While working on a client’s mitochondrial DNA report, I came across the worst case I’ve seen in a long time of mismatches being shown as matches at Ancestry.com. This has been a pervasive problem for a long time.
10 Point Question – If you match another person exactly on every location, HVR1&HVR2, must you have the exact same haplogroup?
Answer: Most of the time.
You didn’t think this was going to be easy did you?
Because Family Tree DNA is the only company to test to the full sequence level, their clients are going to have far more advanced, detailed and accurate haplogroup assignments than people who test at companies who only offer the HVR1+HVR2 regions.
Therefore, like in this case, we see a client whose haplogroup is H1. The “1″ part of H1 is determined by location 3010A, a position found in the coding region that can only be read by full sequence testing. So, at Ancestry, and in other data bases outside of Family Tree DNA, we would expect to see matches to both haplogroup H and H1 (assuming the data base allows outside results to be input), and possibly some other H haplogroups as well, if the HVR1+HVR2 region mutations match those of our H1 person.

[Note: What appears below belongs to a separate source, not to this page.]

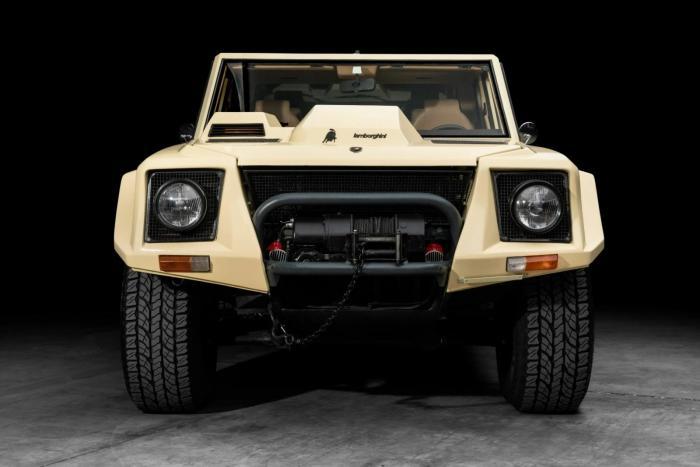 Lamborghini LM002 — самый неполитрокорректный автомобиль в истории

OK – next 10 point question. Will someone who is haplogroup H match someone who is haplogroup M or N or some other haplogroup?
Answer: No, not an exact match, but they may share some common mutations.
Then why does Ancestry show them as matches when a simple comparison would eliminate them?
The answer is two-fold. Part of the issue could be how Ancestry assigns haplogroups. We really don’t know how they do it, and they aren’t as forthcoming about these things as Family Tree DNA is. Secondly, and probably the biggest issue is that Ancestry allows people to enter their own data from other labs into their data base, including their haplogroup, apparently without any verification process. So, in essence, Ancestry has muddied their own waters.
My client’s 251 matches at ancestry were all shown with “0″ differences which means they are exact matches. That’s exciting to see, except it isn’t real.
I clicked on the “download matches” button, which dumps everything into a spreadsheet, a wonderfully handy feature. As we talk about this, keep in mind that my client had a total of 5 mutations in the HVR1+HVR2 regions, so based on “0″ differences, everyone on that list should share all of those mutations with no additional mutations.
Here’s what I found after sorting the spreadsheet.
Exact matches = 32, hardly the 251 displayed on the match page.
Of the 251 “exact” matches shown, the haplogroup breakdown is shown below:
A – 10 (Native American)
B- 7 (Native American)
C – 3 (Native American)
D – 2 (Native American)
H – 154, over half with no matching markers at all to client
HV – 10
I – 5
J – 5
K – 4
L – 12 (African)
M – 4
N – 5
R – 6
T – 7
U – 11
V – 3
W – 1
X – 1
Z – 1
But even this isn’t the worst part. Of the 251 matches shown with “0″ differences, 32 are actually exact matches. Of those exact matches, we find 4 different haplogroups, including 3 in haplogroup M, a generally Asian haplogroup which is rare as hen’s teeth here in the US. Hmmm….anyone spot a problem?
Of the remaining 219, 162 have no mutations whatsoever that match the clients, so they not only shouldn’t be shown with “0″ differences, they shouldn’t be shown at all. So this means that the balance of the matches that do share at least one marker but aren’t exact matches, 57 in number, are shown incorrectly, with “0″ differences.
So let’s give Ancestry a report card on this. 32 out of 251 correct equals 13% correct.
Last 10 point question – What letter grade do you get for 13% right, which is 87% wrong?
In my book, and in any school I ever attended, that was a big fat F!
And no, this is not just a recently introduced software bug. It’s been like this forever.
So now that we know how well Ancestry does on basic things like mitochondrial DNA matches, which are exceedingly easy, anyone feel good about how they’ll do with autosomal DNA? Comparatively speaking, that’s the tough stuff.